Beyond cancer, ELAC2's critical role in mitochondrial tRNA processing suggests potential involvement in mitochondrial diseases. Researchers should examine ELAC2 expression and function in patients with unexplained mitochondrial dysfunction, particularly those with defects in mitochondrial protein synthesis. For neurodegenerative diseases with mitochondrial components, such as Parkinson's and Alzheimer's, investigating ELAC2's role in maintaining neuronal mitochondrial function could reveal novel pathogenic mechanisms or therapeutic targets.

From a therapeutic perspective, developing small molecule modulators of ELAC2 activity could have applications in both cancer and mitochondrial disorders. In cancer contexts where ELAC2 might be overexpressed or overactive, inhibitors could potentially slow tumor growth. Conversely, in conditions with impaired ELAC2 function, activators or stabilizers might restore normal mitochondrial RNA processing. These translational directions build upon ELAC2's established biological roles while extending into clinically relevant applications that could ultimately impact patient care .

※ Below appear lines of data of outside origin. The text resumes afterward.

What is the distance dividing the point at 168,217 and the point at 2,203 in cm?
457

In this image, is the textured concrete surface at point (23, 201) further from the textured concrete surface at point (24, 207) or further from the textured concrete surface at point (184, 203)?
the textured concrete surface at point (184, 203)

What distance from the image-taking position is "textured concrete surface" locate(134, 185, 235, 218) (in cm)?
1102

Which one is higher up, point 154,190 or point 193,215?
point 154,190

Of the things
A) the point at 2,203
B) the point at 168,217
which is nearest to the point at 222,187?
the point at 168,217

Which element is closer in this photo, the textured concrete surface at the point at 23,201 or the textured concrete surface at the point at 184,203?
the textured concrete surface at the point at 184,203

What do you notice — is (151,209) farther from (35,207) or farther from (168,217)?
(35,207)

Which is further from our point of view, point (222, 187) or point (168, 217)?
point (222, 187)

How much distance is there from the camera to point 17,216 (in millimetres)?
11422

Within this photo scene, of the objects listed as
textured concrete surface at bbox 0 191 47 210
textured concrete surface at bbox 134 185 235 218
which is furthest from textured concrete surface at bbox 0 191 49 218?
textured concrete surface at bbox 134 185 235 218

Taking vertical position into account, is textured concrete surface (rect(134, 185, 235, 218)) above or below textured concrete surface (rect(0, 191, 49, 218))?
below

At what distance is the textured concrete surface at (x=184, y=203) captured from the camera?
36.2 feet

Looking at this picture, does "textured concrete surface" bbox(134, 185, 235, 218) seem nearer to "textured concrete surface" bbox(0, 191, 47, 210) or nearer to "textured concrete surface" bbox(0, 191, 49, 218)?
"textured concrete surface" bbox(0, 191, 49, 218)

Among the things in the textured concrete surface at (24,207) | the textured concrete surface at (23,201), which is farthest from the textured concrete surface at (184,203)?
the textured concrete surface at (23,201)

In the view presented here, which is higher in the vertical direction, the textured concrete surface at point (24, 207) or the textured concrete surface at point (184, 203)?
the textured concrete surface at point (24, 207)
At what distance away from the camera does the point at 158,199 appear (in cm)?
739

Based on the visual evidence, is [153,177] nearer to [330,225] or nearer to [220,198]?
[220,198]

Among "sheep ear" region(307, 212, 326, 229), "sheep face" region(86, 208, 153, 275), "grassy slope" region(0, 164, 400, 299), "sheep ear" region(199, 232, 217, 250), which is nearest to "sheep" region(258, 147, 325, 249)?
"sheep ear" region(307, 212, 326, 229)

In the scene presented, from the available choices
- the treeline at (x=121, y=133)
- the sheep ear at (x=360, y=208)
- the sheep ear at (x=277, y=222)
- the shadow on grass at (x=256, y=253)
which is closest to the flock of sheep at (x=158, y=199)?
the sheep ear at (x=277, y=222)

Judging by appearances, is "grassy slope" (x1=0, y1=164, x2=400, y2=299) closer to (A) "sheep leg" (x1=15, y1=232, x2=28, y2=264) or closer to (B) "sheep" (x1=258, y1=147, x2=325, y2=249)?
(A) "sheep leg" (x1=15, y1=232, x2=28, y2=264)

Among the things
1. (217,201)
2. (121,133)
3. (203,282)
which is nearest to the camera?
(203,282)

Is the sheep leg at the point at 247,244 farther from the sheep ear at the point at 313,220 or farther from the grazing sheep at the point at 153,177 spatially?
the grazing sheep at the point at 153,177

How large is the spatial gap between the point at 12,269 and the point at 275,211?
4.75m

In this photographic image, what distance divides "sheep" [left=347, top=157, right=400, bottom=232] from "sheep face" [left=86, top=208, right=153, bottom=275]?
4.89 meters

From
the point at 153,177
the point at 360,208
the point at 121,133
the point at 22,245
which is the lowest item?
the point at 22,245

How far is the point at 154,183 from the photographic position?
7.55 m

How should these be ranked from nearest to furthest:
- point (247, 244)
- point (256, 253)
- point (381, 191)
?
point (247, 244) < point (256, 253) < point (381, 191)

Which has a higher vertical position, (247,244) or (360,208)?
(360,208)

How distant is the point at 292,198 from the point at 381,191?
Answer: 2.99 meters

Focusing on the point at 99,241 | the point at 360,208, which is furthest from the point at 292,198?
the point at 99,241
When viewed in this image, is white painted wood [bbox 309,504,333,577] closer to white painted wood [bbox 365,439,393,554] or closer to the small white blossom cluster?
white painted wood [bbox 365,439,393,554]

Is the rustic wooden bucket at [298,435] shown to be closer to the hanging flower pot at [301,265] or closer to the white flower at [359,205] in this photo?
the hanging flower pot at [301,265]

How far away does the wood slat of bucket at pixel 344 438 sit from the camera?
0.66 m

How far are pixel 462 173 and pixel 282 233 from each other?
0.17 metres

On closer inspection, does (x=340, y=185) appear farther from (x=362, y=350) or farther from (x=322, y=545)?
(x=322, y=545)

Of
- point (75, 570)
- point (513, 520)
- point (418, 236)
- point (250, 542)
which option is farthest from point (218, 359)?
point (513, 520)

What resources are available to researchers studying ELAC2?

Researchers investigating ELAC2 have access to a diverse array of resources spanning reagents, databases, and literature. Commercial antibodies from multiple manufacturers provide essential tools for protein detection, including Proteintech's polyclonal (10071-1-AP) and recombinant (83468-6-RR) antibodies , as well as Novus Biologicals' NBP3-12934 . These antibodies have been validated for various applications including Western blot, immunohistochemistry, immunofluorescence, flow cytometry, and immunoprecipitation, with detailed technical information available on manufacturer websites.

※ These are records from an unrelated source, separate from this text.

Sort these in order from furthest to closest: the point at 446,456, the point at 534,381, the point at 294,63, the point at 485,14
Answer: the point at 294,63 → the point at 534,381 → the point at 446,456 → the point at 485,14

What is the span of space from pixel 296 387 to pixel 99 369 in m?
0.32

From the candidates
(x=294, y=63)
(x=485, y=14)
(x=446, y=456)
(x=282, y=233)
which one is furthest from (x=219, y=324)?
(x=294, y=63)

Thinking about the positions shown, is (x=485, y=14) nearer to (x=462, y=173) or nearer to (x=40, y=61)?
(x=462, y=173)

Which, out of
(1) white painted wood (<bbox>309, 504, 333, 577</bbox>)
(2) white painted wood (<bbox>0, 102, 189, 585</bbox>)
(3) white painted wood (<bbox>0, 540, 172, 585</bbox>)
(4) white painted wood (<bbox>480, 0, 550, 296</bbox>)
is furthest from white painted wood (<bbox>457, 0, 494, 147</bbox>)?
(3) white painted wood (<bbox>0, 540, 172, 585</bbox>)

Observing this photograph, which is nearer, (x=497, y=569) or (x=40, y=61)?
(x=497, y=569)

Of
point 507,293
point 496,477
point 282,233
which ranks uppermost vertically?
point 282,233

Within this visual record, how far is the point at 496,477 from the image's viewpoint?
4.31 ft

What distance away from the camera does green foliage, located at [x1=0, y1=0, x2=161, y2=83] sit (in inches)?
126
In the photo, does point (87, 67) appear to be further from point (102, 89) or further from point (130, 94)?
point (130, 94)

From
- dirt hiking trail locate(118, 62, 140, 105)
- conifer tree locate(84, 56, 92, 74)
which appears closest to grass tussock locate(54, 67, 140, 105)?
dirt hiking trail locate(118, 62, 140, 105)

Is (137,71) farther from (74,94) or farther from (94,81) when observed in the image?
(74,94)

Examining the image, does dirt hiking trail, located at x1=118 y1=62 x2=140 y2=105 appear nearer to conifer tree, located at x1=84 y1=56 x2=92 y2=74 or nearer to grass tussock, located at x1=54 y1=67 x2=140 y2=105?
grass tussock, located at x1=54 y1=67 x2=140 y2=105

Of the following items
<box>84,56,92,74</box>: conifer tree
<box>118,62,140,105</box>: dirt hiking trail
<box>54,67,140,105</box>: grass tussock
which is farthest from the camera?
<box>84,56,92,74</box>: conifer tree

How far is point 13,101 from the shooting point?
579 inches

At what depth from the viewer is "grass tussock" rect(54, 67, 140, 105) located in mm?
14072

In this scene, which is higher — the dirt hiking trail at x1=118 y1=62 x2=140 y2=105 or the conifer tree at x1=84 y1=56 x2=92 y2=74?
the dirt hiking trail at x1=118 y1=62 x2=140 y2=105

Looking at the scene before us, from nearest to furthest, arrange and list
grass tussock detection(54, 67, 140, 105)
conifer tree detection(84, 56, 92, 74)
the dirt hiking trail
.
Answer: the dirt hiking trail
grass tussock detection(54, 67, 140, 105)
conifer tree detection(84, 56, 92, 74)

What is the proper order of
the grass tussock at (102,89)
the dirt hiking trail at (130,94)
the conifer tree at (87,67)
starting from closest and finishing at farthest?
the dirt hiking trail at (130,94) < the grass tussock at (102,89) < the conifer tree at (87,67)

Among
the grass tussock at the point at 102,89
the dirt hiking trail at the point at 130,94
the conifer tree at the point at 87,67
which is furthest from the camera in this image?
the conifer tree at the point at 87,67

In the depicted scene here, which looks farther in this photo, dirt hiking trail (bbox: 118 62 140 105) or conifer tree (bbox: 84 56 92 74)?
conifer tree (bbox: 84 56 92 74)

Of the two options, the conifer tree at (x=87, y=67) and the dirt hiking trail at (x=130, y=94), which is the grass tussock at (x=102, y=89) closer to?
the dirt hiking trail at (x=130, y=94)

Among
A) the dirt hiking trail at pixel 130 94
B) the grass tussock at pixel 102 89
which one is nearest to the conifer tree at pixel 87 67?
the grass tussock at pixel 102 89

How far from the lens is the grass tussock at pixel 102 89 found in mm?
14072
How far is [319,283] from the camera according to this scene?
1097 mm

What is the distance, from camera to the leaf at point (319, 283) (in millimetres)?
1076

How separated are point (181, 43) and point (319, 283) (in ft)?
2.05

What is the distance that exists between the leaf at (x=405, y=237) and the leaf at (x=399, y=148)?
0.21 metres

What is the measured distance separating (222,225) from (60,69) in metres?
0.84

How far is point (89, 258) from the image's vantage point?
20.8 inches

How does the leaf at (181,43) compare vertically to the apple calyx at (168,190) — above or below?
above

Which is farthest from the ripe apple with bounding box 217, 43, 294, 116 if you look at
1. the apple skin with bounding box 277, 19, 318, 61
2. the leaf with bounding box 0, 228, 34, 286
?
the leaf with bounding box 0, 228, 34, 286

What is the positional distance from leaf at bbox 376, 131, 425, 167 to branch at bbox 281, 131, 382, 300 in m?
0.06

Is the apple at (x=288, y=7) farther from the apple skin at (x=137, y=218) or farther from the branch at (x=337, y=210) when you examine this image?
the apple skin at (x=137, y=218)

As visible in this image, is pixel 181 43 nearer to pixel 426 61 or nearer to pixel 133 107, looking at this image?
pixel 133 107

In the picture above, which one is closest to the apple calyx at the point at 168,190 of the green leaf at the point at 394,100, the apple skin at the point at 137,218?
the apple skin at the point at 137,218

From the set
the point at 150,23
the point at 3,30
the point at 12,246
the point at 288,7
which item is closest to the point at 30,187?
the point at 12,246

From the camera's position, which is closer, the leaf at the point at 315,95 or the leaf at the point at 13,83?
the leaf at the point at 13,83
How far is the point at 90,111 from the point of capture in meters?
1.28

Genomic and proteomic databases offer valuable ELAC2 reference information, including UniProt (ID: Q9BQ52) , which provides comprehensive protein annotation, and NCBI Gene (ID: 60528) , which includes genomic and transcriptomic data. For researchers interested in genetic aspects, ELAC2's genomic location on chromosome 17p12 and reference sequence information (NC_000017.11; 12991612..13018064, complement) are available . Cell lines known to express detectable levels of ELAC2, such as DU 145, HeLa, HepG2, MCF-7, Raji, and A431, provide biological systems for functional studies .

The scientific literature contains seminal papers describing ELAC2's discovery and characterization, including Tavtigian et al. (PMID: 11175785), which identified ELAC2 as a candidate prostate cancer susceptibility gene, and Takaku et al. (PMID: 12711671), which characterized its tRNA 3' processing endoribonuclease activity . These foundational publications, along with more recent research papers, provide essential context and methodological approaches for contemporary ELAC2 investigations across basic science and disease-oriented research contexts .

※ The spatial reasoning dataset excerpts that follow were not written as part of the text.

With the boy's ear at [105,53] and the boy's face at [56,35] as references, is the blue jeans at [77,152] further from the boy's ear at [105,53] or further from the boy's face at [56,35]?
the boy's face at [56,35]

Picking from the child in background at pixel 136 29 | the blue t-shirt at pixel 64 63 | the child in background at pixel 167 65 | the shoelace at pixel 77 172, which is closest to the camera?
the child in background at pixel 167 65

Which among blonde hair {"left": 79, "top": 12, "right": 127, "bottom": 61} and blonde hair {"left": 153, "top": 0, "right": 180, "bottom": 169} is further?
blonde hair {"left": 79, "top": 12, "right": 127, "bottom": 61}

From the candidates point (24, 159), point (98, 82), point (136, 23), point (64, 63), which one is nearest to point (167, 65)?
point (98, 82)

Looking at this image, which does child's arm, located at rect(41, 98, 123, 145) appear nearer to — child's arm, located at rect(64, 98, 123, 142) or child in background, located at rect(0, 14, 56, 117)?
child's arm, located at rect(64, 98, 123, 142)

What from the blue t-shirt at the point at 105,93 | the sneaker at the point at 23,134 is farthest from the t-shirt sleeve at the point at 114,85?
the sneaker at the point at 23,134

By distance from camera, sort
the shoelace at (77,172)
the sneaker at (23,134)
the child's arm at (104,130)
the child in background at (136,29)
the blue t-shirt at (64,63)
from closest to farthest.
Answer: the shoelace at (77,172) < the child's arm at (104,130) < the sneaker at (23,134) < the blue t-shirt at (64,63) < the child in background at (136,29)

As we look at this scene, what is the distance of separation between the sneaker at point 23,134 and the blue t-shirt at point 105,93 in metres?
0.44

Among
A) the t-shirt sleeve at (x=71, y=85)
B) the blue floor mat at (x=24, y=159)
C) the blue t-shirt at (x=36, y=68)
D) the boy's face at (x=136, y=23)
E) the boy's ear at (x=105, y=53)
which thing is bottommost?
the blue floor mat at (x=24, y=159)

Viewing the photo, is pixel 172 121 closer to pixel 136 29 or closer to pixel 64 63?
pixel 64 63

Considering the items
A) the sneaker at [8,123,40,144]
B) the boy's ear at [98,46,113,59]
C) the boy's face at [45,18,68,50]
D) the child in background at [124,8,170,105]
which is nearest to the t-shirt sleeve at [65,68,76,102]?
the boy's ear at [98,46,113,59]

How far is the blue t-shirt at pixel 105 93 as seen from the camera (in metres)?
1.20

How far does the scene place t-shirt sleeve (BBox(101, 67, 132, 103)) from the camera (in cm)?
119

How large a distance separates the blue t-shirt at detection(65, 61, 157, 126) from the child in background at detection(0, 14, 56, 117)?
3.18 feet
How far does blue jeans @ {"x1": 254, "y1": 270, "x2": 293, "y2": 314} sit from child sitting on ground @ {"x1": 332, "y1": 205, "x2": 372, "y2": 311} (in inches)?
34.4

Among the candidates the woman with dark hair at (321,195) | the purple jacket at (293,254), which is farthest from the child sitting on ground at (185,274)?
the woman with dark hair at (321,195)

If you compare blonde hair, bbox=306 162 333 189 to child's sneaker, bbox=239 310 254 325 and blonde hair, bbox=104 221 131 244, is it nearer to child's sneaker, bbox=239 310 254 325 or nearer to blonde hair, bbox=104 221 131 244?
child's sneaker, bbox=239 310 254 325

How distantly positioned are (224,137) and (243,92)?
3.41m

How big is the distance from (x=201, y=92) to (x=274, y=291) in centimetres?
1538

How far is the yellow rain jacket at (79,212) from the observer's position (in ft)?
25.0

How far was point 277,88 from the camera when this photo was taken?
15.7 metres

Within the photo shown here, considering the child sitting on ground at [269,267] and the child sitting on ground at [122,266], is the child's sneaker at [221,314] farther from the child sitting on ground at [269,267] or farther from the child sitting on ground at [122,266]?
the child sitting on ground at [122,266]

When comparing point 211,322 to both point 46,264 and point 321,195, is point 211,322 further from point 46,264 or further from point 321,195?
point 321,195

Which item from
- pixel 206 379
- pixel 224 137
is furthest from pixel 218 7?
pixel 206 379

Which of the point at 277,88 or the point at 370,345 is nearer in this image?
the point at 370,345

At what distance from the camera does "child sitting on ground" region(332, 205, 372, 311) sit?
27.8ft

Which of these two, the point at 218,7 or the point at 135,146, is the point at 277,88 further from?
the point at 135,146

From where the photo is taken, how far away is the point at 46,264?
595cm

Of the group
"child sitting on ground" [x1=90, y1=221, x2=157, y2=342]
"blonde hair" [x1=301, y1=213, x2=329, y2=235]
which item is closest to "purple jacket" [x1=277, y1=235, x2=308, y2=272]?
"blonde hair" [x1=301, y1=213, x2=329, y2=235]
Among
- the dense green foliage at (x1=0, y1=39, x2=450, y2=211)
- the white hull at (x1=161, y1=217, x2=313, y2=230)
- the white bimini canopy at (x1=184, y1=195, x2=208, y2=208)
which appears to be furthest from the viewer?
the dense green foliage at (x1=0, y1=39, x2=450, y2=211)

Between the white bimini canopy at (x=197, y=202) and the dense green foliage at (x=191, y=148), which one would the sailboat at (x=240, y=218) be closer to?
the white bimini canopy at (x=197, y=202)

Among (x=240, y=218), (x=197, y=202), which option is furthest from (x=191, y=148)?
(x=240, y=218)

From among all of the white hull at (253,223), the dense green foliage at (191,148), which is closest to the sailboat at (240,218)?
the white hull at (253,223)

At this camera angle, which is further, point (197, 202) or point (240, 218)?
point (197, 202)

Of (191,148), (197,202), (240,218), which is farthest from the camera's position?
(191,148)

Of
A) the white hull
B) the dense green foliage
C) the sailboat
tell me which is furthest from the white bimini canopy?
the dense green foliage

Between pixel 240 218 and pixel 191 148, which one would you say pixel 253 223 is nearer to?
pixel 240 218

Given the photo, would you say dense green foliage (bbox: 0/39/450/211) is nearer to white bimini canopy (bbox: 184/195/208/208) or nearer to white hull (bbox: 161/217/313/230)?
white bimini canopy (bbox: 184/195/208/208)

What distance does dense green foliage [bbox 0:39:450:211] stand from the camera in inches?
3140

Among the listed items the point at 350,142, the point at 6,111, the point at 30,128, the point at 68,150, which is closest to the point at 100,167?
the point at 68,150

How should researchers interpret contradictory findings in ELAC2 literature?

When encountering contradictory findings in ELAC2 literature, researchers should systematically evaluate several key factors that might explain the discrepancies. First, consider differences in experimental models; ELAC2 expression and function may vary between cell types, tissues, and species. While some antibodies like 10071-1-AP show cross-reactivity with human, mouse, and rat ELAC2 , others like 83468-6-RR are validated only for human samples . These species-specific differences could contribute to apparently conflicting results when comparing studies using different model systems.

Methodological variations represent another major source of potential discrepancies. Different antibodies target distinct epitopes of ELAC2 , potentially leading to variable detection efficiency depending on protein conformation, post-translational modifications, or protein-protein interactions. When comparing studies, carefully examine the specific antibody used, its dilution (ranging from 1:50-1:50000 depending on application and antibody) , and detection methods. Similarly, variations in sample preparation, such as different fixation protocols for immunohistochemistry or lysis conditions for Western blot, can significantly impact results.